Nell’accordo con la Georgia manca l’intero capitolo né vi è alcun singolo riferimento alla protezione dei bambini o a temi relativi alla vulnerabilità dei loro diritti.
L’assenza colpisce ancora di più se si considera che in una risoluzione adottata dal Parlamento europeo nel novembre del 2011 sul tema delle negoziazioni tra Ue e Georgia in merito all’Accordo di associazone vi è un esplicito riferimento alla protezione dei diritti dei minori. In quell’occasione il Parlamento europeo esplicitamente raccomandò di “includere dell’Accordo una sezione relativa alla protezione dei diritti dei bambini”.
Perché manca? È difficile immaginare uno dei negoziatori che a un certo punto prende la parola e dice “noi non abbiamo intenzione di cooperare in merito al tema dei diritti dei bambini”. Ciononostante, qualcosa di simile deve essere accaduto.
È certo che la Georgia ha fatto passi importanti nel rafforzare il suo sistema legale dal punto di vista della protezione dei diritti dei minori, in particolare per quanto riguarda il processo di de-istituzionalizzazione. Ma la cooperazione in questo campo è così non desiderabile o irrilevante da essere lasciata fuori da un accordo di mille pagine?
Andare oltre gli scambi commerciali
L’avvio dell’iter per gli Accordi di associazione è stato comunemente descritto dalla stampa come una scelta geopolitica, come un gioco a perdere, il cui vincitore sarebbe stato o la Russia o l’Unione europea. È evidente che l’Accordo di associazione rappresenta una scelta simbolica. Ma non sono solo quello. Sono documenti lunghi, sostanziali che possono portare cambiamenti significativi e stimolare riforme in vari campi. L’Ue è stata un fattore centrale nel sostenere riforme in molti dei paesi dell’Europa centrale e sud orientale.
La presenza negli accordi di una sezione sulla protezione dei minori conferisce alle associazioni della società civile attive sul tema la possibilità fare pressione sul proprio governo e chiedere riforme in quel senso. Per esempio, una rete regionale non-governativa che lavora sulla protezione dell’infanzia (ChildPact) e una coalizione di Ong moldave, (Apscf) hanno già divulgato una dichiarazione comune per felicitarsi dell’inclusione dei diritti dei bambini nell’accordo di associazione con la Moldavia.

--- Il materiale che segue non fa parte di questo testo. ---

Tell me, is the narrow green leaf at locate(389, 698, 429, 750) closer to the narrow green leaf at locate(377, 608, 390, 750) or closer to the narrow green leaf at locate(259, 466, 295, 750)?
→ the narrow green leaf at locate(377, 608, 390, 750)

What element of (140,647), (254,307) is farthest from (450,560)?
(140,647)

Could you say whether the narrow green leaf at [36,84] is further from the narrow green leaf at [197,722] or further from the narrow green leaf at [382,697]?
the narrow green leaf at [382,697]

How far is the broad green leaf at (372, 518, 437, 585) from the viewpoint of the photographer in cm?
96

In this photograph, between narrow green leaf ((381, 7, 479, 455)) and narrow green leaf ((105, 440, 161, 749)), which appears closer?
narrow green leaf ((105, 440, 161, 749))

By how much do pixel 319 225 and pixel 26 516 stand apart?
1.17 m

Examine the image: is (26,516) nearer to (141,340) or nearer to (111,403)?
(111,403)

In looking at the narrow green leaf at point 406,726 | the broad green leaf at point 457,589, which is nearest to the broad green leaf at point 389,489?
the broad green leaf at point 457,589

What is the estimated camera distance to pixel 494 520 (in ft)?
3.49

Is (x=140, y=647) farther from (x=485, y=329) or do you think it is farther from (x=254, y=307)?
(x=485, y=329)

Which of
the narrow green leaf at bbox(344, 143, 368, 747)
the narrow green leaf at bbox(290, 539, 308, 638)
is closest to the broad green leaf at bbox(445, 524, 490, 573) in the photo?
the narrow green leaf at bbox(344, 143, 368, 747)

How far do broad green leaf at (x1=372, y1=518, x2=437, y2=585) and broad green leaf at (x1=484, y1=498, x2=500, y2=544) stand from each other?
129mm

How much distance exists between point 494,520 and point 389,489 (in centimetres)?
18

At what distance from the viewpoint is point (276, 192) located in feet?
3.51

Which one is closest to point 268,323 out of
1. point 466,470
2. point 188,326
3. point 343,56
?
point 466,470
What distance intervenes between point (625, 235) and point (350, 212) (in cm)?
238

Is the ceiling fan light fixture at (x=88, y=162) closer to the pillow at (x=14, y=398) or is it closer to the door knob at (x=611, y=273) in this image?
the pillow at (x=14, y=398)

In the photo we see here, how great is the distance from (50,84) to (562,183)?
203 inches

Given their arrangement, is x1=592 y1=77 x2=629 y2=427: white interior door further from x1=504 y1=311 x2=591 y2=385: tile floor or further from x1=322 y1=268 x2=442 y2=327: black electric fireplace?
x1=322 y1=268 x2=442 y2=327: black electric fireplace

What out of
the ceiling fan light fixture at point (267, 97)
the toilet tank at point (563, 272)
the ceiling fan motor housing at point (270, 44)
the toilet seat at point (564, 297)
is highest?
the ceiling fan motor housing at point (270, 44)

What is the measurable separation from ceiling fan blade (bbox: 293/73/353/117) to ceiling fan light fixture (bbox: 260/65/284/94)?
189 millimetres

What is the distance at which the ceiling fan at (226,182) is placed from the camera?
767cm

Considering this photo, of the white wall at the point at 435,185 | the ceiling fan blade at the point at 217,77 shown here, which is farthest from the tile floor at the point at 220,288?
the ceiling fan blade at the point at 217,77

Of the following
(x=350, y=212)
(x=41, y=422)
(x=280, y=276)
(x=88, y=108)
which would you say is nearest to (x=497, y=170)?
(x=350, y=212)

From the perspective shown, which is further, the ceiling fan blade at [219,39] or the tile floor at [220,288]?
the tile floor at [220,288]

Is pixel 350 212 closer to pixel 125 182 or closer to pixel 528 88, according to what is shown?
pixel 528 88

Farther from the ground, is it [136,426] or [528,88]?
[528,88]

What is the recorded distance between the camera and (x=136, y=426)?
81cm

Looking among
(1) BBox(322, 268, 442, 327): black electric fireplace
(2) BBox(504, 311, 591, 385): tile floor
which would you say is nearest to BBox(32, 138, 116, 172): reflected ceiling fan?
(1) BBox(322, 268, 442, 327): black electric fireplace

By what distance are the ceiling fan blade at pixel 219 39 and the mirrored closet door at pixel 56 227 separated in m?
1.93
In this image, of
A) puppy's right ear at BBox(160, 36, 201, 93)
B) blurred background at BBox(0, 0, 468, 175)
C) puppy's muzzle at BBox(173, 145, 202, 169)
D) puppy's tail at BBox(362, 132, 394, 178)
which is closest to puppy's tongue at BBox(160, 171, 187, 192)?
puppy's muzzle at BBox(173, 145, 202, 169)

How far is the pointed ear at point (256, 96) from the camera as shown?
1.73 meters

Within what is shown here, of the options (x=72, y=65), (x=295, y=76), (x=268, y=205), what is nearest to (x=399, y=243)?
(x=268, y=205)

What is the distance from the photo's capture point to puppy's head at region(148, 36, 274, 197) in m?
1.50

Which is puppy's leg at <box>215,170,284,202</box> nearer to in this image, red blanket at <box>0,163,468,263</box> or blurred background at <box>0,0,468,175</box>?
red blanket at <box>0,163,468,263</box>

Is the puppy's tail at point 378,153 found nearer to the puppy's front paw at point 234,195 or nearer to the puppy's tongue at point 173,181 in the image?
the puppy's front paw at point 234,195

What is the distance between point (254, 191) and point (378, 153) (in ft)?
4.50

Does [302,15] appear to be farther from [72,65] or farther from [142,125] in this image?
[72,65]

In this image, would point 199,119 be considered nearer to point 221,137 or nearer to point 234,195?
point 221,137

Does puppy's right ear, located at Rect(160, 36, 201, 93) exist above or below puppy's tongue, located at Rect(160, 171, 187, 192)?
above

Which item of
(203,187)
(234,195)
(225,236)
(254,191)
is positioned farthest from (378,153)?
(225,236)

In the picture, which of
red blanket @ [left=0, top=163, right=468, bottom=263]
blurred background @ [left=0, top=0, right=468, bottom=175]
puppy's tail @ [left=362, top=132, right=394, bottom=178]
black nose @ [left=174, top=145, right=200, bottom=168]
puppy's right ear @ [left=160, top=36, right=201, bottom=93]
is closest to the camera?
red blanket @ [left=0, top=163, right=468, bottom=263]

Le questioni legate agli scambi commerciali sono certo una componente estremamente importante di questi accordi, ma la maggior parte dei titoli in cui questi accordi sono suddivisi non hanno nulla a che fare con temi economici. Questo, ovviamente, dipende dal fatto che l’Ue e il processo di europeizzazione che quest’ultima promuove è qualcosa che va oltre gli scambi commerciali. E ci si augura ben oltre.
Se l’Armenia non è nelle condizioni di avviare un accordo sugli scambi commerciali con l’Ue, entrambe le parti dovrebbero recuperare la gran parte dei risultati ottenuti dalle lunghe negoziazioni realizzate in vista del summit di Vilnius e includerle in un nuovo piano d’azione ENP Ue-Armenia. Un alto livello di cooperazione su tutte le tematiche che non riguardano il commercio è possibile e dovrebbe essere perseguito. E si spera che, in questo caso, le parti concorderanno sul fatto che i diritti dei bambini siano una questione rilevante su cui cooperare.